TAREA A REALIZAR - Continúe el texto sobre las «Crónicas de Narnia» a partir de su última frase.

FRAGMENTO DEL DOCUMENTO -

Las «Crónicas de Narnia» («The Seven Narnia Chronicles», 1950-1956) son siete libros, todos ellos magníficamente ilustrados por Pauline Baynes, independientes pero relacionados, que pueden leerse por el orden en que fueron escritos -hay quien lo prefiere por ser más natural adaptarse al ritmo del escritor y porque así «El sobrino del mago» actúa como un iluminador «flashback»-, o bien por el orden cronológico en el que se desarrollan las aventuras, como a veces recomendó el mismo autor, y que será el que mencionaré.

La editorial Alfaguara publicó los siete libros hace unos años con unas excelentes traducciones. Por razones que desconozco, casi todos esos libros desaparecieron del mercado hace tiempo. Cabe apuntar aquí el carácter políticamente incorrecto de «La última batalla», un libro que recibió en su momento el premio inglés de literatura infantil más prestigioso, pero que ha sido criticado después debido a que habla de la muerte y del cielo y de que no todos van a él…

En los párrafos que siguen menciono la edición de Alfaguara, que es la que yo he usado, y doy los datos de la nueva edición que ahora está publicando Destino y cuya traducción no he contrastado (www.destinojoven.com).

— «El sobrino del mago» («The Magician’s Nephew», 1955). Madrid: Alfaguara, 1992, 3ª ed.; 179 pp.; col. Juvenil Alfaguara; trad. de Héctor Silva. Nueva edición en Barcelona: Destino, 2005; 256 pp.; trad. de Gemma Gallart; 11,95 €.

EXTRACTO DE DATOS -
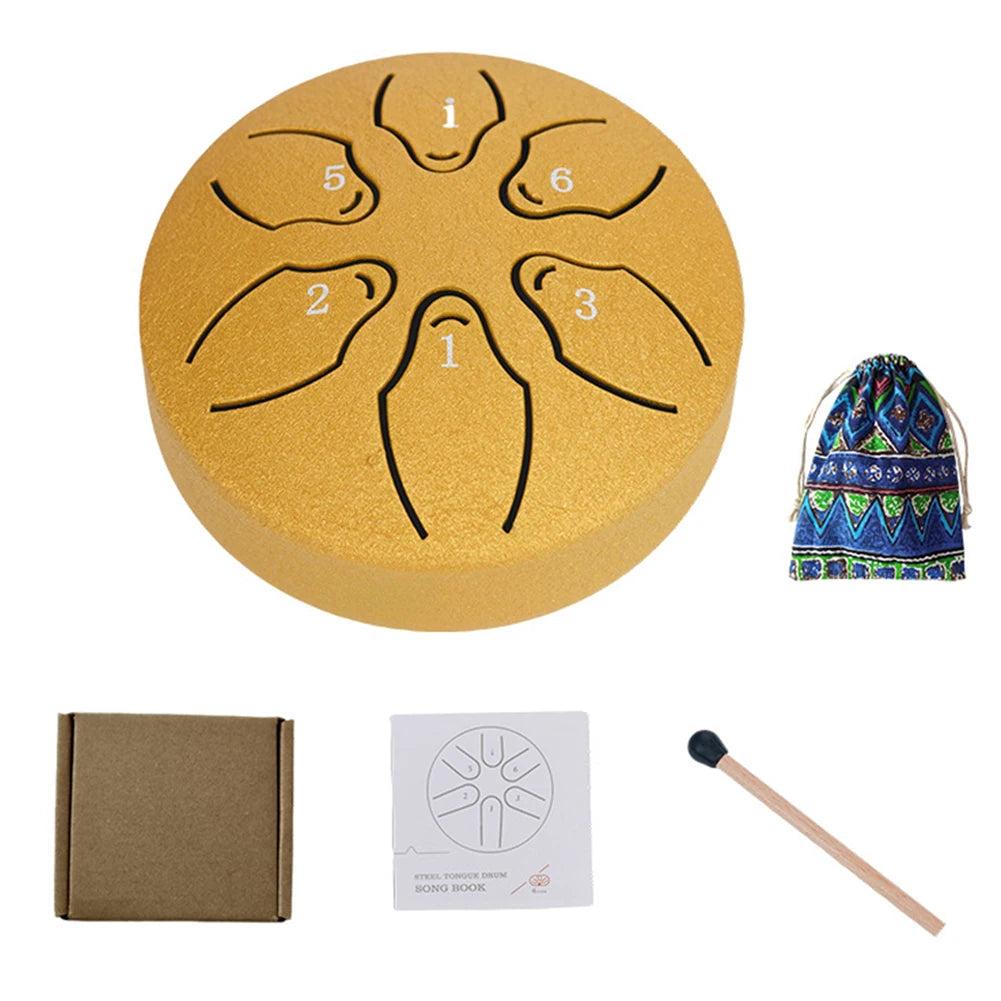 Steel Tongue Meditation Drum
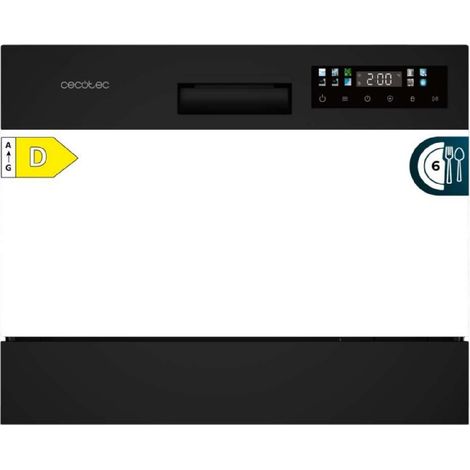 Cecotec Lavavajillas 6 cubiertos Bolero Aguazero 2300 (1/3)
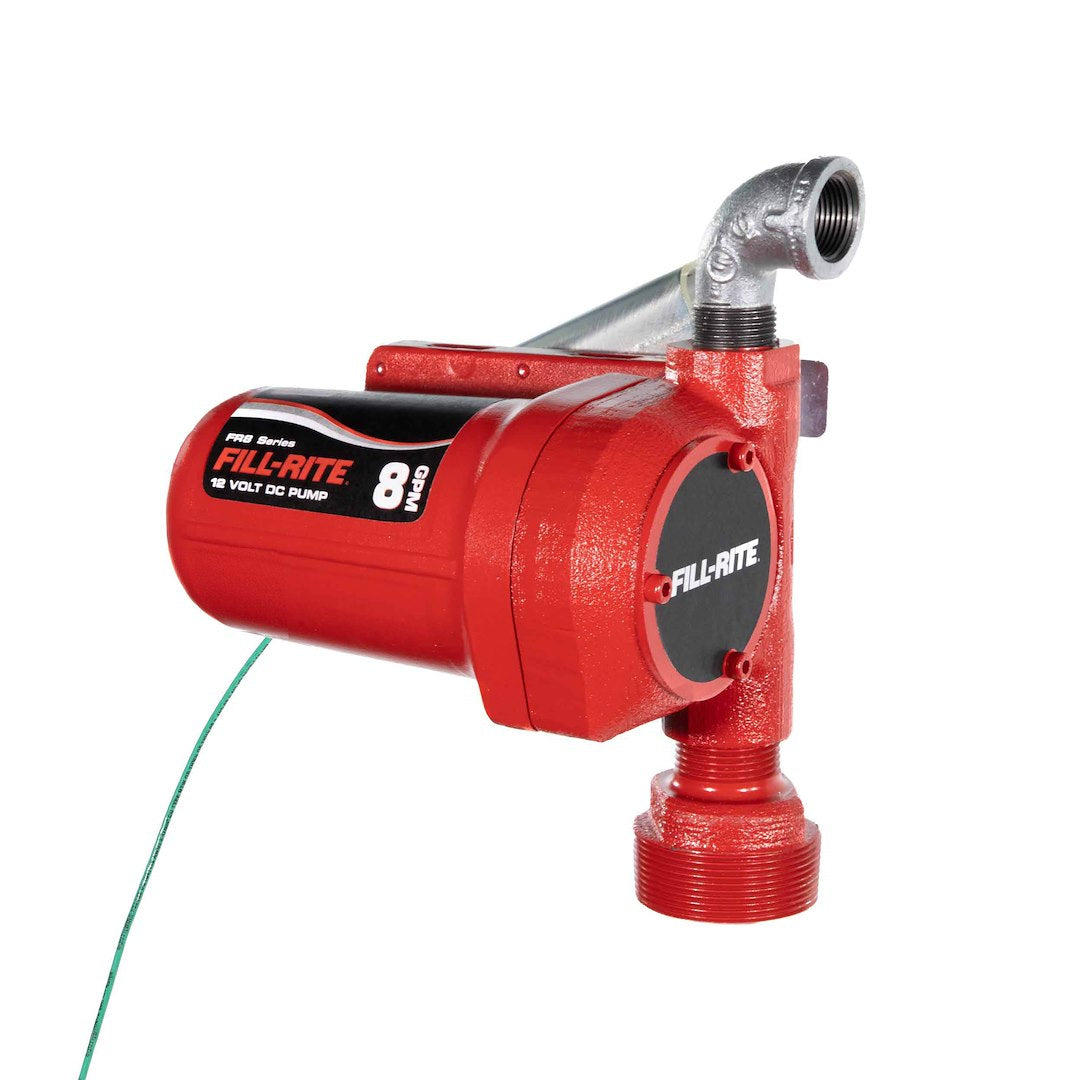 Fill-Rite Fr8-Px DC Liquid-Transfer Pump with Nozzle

RESULTADO DEL EJERCICIO -
Sucesos que son el origen de todos los acontecimientos que, más adelante, vivirán otros chicos. Polly y Digory, dos chicos ingleses del siglo XIX, descubren ¿casualmente? el acceso a un mundo fantástico, donde conocen a Aslan y asisten al comienzo de Narnia.

— «El león, la bruja y el armario» («The Lion, the Witch and the Wardrobe: A Story for Children», 1950). Madrid: Alfaguara, 2002, 2ª ed., 8ª impr.; 168 pp.; col. Juvenil Alfaguara; trad. de Salustiano Masó. Nueva edición en Barcelona: Destino, 2005; 240 pp.; trad. de Gemma Gallart; 11,95 €.

Siglo XX. Peter, Susan, Edmund y Lucy Pevensie son cuatro hermanos que, al introducirse en un armario, llegan a Narnia, un país bajo el dominio de la Bruja Blanca, donde siempre es invierno y nunca Navidad. Allí participarán en la lucha de Aslan contra la Bruja Blanca.

— «El caballo y su jinete» («The Horse and His Boy», 1954). Madrid: Alfaguara, 1995, 1ª ed., 5ª impr.; 198 pp.; col. Juvenil Alfaguara; trad. de Miguel Martínez Lage. Nueva edición, titulada «El caballo y el muchacho», en Barcelona: Destino, 2005; 280 pp.; trad. de Gemma Gallart; 11,95 €.

Narnia y sus tierras colindantes. Aventura en la que no intervienen los hermanos Pevensie. Un muchacho de nombre Shasta descubre que el pescador con quien vive no es su padre y emprende viaje hacia Narnia. Encuentra en el camino a una chica que huye de su madrastra y continúan juntos. El rey Tisroc y su hijo, el insolente Rabadash, atacan Narnia, y Shasta debe intervenir en la lucha.

— «El príncipe Caspio» («Prince Caspian: The Return to Narnia», 1951). Madrid: Alfaguara, 1993, 5ª ed.; 202 pp.; col. Juvenil Alfaguara; trad. de Miguel Martínez Lage. Nueva edición, titulada «El príncipe Caspian», en Barcelona: Destino, 2005; 288 pp.; trad. De Gemma Gallart; 11,95 €.

Peter, Susan, Edmund y Lucy viajan otra vez a Narnia y ven que las cosas han cambiado desde su anterior estancia. Después de arreglar las cosas, siguiendo las orientaciones de Aslan, los Pevensie regresan de nuevo a su mundo.

— «El viaje del Amanecer» («The Voyage of the Dawn Treader», 1952). Madrid: Alfaguara, 1990; 227 pp.; col. Juvenil Alfaguara; trad. de Miguel Martínez Lage. Nueva edición, titulada «La travesía del viajero del Alba», en Barcelona: Destino, 2005; 320 pp.; trad. de Gemma Gallart; 11,95 €.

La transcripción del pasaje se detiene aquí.